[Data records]
• • • • •

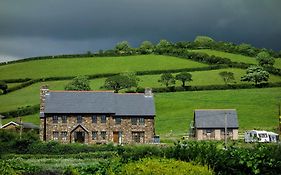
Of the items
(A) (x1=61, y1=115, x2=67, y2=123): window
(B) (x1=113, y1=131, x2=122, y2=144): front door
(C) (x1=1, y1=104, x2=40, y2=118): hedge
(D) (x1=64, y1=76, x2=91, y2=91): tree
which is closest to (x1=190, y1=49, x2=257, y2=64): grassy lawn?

• • • • •

AIM OF THE TASK
Output the text lines of the data above word for word, leaving out the pictures.

SOLUTION FOR THIS TASK
Of the items
(A) (x1=61, y1=115, x2=67, y2=123): window
(B) (x1=113, y1=131, x2=122, y2=144): front door
(C) (x1=1, y1=104, x2=40, y2=118): hedge
(D) (x1=64, y1=76, x2=91, y2=91): tree
which is closest to (x1=190, y1=49, x2=257, y2=64): grassy lawn?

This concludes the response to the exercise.